Many of the faculty can make more money outside of universities, which keeps salaries rising.
“My faculty in K-12 leadership could get jobs as superintendents or even principals and often make more money,” Heller said. “The faculty at the business school could make more money (outside of academia); the law school faculty, too.”
Slashing salaries is problematic, because faculty pay at Michigan schools isn’t out of line with other peer public universities around the country. Michigan State University’s average faculty salary is near the bottom among Big Ten schools.
Cutting positions is possible if class size is increased or more courses are taught online. But “even online courses often are the same size as in-person classes” because professors still have to grade papers and interact with students, Heller said.
#3: State scholarships evaporated
Between 2003 and 2013, Michigan was dead-last in the nation in the increase in the amount of aid the state offered college students ‒ over this period, the state actually decreased aid by more than $125 million. Michigan was one of six states to decrease aid, and the decrease here was the largest in the nation by far.
Michigan’s primary state-funded scholarship program for college students, the Michigan Promise scholarship, was cut from the budget in 2009 at a time when the state was desperately looking for ways to eliminate a deficit.
The Promise scholarship was a merit-based scholarship program that provided up to $4,000 toward post-secondary education at any approved Michigan institution to qualifying Michigan high school students.
At Grand Valley State University alone, the Michigan Promise paid $11 million toward tuition for students in 2006-07, according to Lynn Blue, vice provost and dean of academic services and technology at GVSU.
“We didn’t have additional funds to make that blow (to family budgets) go away,” Blue said.
The Promise scholarships cost the state about $140 million a year.
Michigan’s total funding for student aid today ranks it in the bottom half of states. Some comparisons: student aid offered in 2013, per capita, across several nearby states:
- Michigan: $93 million ($9.38 per capita)
- Ohio, $122 million ($10.52 per capita)
- Kentucky, $198 million ($44.86 per capita)
- Minnesota, $253 million ($46.36 per capita)
- Indiana, $285 million ($43.20 per capita)
- Tennessee, $375 million ($57.25 per capita)
- Illinois, $379 million ($29.42 per capita)

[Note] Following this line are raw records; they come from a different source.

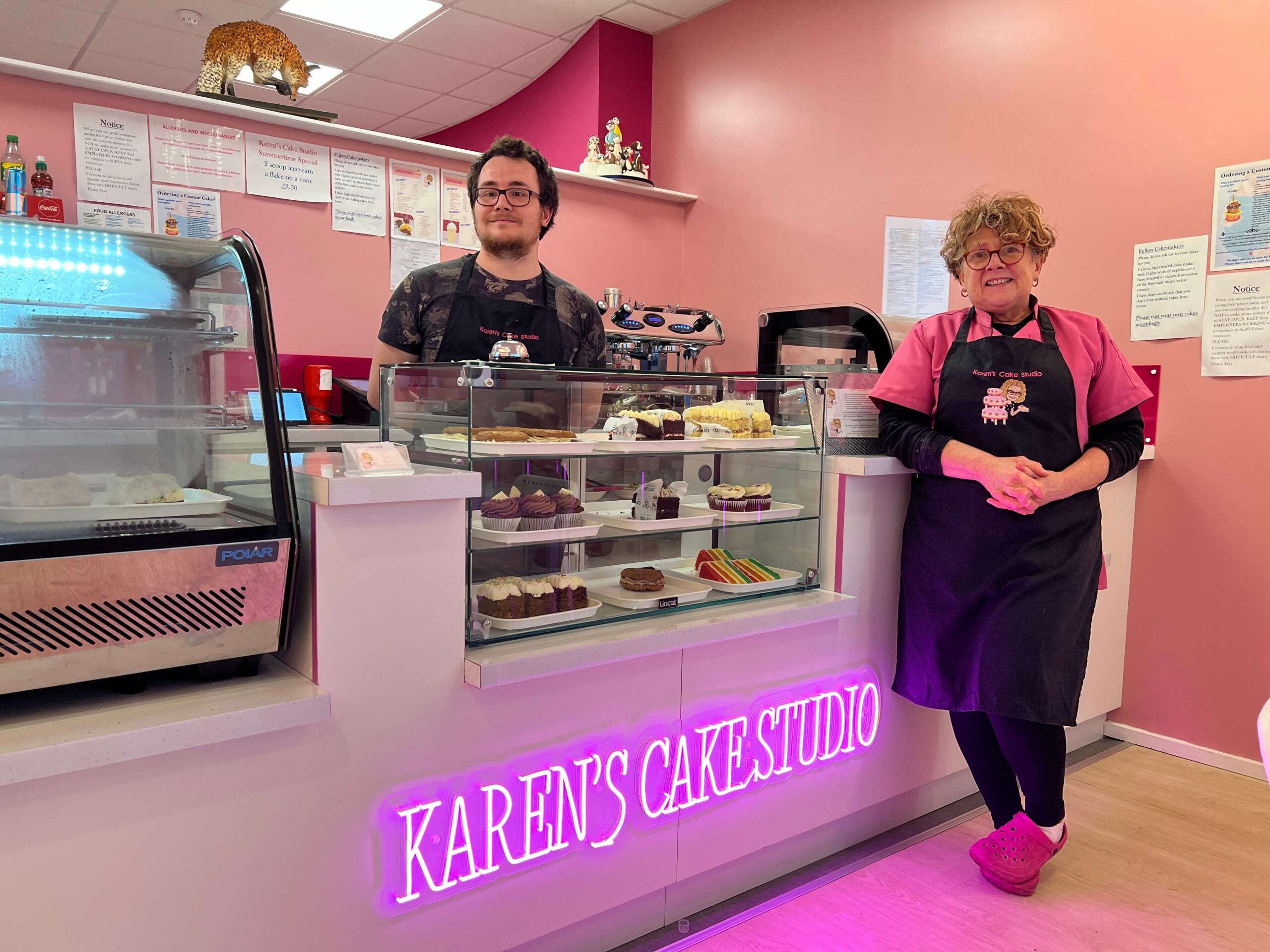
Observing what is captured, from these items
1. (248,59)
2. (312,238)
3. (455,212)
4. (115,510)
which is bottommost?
(115,510)

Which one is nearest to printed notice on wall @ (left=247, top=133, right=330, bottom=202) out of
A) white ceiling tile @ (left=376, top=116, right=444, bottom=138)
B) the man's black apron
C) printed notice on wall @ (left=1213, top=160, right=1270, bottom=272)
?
the man's black apron

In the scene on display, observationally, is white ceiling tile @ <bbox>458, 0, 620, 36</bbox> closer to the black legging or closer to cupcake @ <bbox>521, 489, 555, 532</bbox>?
cupcake @ <bbox>521, 489, 555, 532</bbox>

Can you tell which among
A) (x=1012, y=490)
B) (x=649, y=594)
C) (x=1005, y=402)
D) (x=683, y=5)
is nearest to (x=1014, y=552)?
(x=1012, y=490)

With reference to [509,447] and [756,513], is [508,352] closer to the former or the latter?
[509,447]

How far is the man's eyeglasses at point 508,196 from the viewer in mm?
2385

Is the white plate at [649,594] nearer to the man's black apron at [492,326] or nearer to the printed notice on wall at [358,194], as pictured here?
the man's black apron at [492,326]

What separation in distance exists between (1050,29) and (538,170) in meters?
2.32

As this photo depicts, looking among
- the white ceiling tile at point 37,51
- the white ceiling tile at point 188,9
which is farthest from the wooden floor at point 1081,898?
the white ceiling tile at point 37,51

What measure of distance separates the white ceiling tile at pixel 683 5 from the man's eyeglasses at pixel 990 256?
326cm

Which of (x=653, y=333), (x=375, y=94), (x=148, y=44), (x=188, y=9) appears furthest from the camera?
(x=375, y=94)

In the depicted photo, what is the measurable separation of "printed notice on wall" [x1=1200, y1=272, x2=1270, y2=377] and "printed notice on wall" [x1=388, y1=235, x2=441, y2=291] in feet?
10.2

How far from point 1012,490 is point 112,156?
3.30 metres

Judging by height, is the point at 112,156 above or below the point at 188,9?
below

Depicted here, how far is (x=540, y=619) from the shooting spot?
72.7 inches
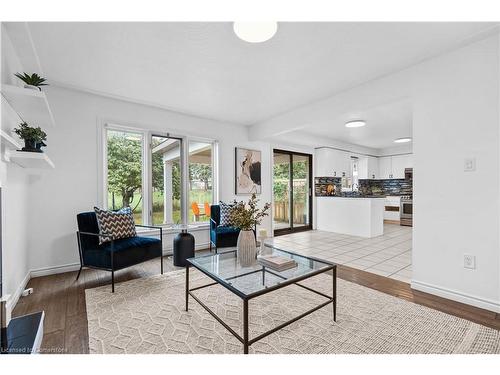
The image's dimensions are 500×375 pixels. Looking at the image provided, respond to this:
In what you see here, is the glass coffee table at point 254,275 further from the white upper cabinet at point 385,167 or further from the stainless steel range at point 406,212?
the white upper cabinet at point 385,167

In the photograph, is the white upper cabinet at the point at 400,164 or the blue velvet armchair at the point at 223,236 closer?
the blue velvet armchair at the point at 223,236

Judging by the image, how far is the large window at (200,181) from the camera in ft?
14.1

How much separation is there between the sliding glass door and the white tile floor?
45cm

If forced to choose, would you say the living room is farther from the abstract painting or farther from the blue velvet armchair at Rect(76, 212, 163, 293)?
the abstract painting

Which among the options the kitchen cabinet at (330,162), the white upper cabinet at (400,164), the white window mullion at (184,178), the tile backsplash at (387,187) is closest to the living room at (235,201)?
the white window mullion at (184,178)

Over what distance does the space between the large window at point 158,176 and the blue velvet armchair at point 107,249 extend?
75 cm

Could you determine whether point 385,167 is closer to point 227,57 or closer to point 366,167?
point 366,167

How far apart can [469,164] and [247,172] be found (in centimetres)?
349

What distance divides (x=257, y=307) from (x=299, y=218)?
4416 mm

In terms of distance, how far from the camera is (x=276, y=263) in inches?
75.7
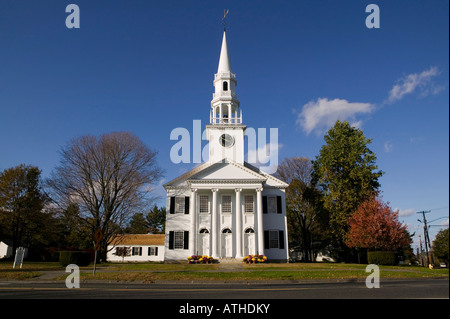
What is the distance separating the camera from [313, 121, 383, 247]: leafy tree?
35.3 m

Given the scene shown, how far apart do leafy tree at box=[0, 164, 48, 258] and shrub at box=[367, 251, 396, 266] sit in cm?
3697

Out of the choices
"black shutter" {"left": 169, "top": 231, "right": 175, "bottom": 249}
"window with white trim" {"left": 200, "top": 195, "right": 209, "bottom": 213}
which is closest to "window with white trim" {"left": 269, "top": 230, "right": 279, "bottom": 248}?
"window with white trim" {"left": 200, "top": 195, "right": 209, "bottom": 213}

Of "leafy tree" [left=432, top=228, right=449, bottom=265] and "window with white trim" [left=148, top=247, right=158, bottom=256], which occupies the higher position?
"leafy tree" [left=432, top=228, right=449, bottom=265]

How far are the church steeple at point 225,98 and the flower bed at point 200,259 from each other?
53.1ft

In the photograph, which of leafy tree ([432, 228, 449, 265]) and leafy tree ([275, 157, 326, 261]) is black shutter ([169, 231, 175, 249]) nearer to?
leafy tree ([275, 157, 326, 261])

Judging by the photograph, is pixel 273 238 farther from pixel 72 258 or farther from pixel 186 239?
pixel 72 258

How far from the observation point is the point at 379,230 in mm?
30469

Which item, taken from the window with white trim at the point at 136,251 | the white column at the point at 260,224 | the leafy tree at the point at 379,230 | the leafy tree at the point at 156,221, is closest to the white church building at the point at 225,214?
the white column at the point at 260,224

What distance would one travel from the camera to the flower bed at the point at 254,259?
29430 millimetres

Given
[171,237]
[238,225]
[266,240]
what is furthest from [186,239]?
[266,240]

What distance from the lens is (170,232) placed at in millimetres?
33312

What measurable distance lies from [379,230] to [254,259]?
1257cm
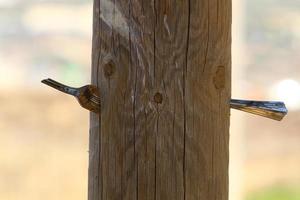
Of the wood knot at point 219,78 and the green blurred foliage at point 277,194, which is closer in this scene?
the wood knot at point 219,78

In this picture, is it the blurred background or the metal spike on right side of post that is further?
the blurred background

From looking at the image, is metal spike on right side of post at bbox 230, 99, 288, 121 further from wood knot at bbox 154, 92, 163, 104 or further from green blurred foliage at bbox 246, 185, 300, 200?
green blurred foliage at bbox 246, 185, 300, 200

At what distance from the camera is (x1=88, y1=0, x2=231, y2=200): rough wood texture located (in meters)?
0.99

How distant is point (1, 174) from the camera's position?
264 cm

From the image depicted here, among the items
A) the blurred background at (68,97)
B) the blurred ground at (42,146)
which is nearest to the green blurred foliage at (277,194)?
the blurred background at (68,97)

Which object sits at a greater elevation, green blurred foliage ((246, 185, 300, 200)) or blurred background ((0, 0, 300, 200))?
blurred background ((0, 0, 300, 200))

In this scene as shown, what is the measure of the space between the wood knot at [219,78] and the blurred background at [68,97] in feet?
5.37

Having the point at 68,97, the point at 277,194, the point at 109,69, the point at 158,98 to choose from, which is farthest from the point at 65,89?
the point at 277,194

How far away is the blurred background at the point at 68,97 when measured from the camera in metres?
2.62

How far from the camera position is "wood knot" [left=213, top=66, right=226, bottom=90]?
1011mm

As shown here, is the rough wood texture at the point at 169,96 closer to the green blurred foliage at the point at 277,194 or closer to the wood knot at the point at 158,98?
the wood knot at the point at 158,98

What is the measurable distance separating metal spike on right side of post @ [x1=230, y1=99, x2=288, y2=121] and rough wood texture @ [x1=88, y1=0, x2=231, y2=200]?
3 centimetres

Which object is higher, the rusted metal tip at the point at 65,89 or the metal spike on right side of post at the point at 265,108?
the rusted metal tip at the point at 65,89

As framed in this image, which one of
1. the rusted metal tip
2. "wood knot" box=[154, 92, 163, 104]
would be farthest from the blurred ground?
"wood knot" box=[154, 92, 163, 104]
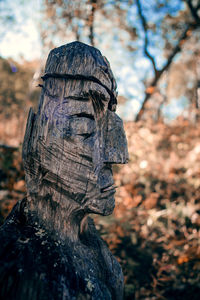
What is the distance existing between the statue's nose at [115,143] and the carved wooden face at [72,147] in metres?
0.01

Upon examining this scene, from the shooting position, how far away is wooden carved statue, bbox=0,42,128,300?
45.8 inches

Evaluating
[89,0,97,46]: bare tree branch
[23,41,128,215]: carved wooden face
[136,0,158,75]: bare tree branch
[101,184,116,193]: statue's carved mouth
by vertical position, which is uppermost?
[136,0,158,75]: bare tree branch

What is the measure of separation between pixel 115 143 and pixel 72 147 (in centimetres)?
29

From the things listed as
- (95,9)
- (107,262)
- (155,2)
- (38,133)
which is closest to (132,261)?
(107,262)

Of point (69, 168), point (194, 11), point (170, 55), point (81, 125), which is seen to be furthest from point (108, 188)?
point (194, 11)

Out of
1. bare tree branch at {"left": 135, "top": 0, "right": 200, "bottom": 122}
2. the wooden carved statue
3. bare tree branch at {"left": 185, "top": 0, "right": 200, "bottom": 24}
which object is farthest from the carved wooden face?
bare tree branch at {"left": 185, "top": 0, "right": 200, "bottom": 24}

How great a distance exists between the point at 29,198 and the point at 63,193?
0.22m

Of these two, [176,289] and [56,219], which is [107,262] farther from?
[176,289]

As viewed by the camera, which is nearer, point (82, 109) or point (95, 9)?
point (82, 109)

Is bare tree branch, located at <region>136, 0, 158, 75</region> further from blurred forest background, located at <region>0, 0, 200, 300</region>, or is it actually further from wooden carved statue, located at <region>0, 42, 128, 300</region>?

#4: Students are taking longer to get a degree
Twelve of Michigan’s 15 public universities have four-year graduation rates below the national public university average of 31 percent; Only four private colleges (Kalamazoo, Hope, Calvin and Albion) of 39 in the state have four-year graduation rates above the national private school rate of 52 percent.
Extra semesters on campus mean extra tuition, fees, room and board.
“The real rising cost of debt is year five and six,” said Boulus. “You add 20 percent to your cost in year five, and another 20 percent in year six.”
The added expense of these extra years was chronicled by Bridge in “The five-year four-year degree.”
The University of Michigan at Ann Arbor has the best four-year graduation rate among the state’s public universities, at 76 percent; Saginaw Valley State University has the lowest, at 9 percent. Hope College, at 67 percent, has the highest four-year graduation rate among Michigan’s private colleges.
While not enough of them graduate on time, most Michigan full-time students eventually earn a degree. A report released today by the National Student Clearinghouse Research Center reveals that 89 percent of Michigan-resident students who enroll full-time at a four-year public university get a bachelor’s degree within six years – the third-highest rate in the nation. Getting more of them to graduate in four years could save those students and their families tens of thousands of dollars.
“I tell parents, ‘Make sure your kid finishes in four years,’” Boulus said.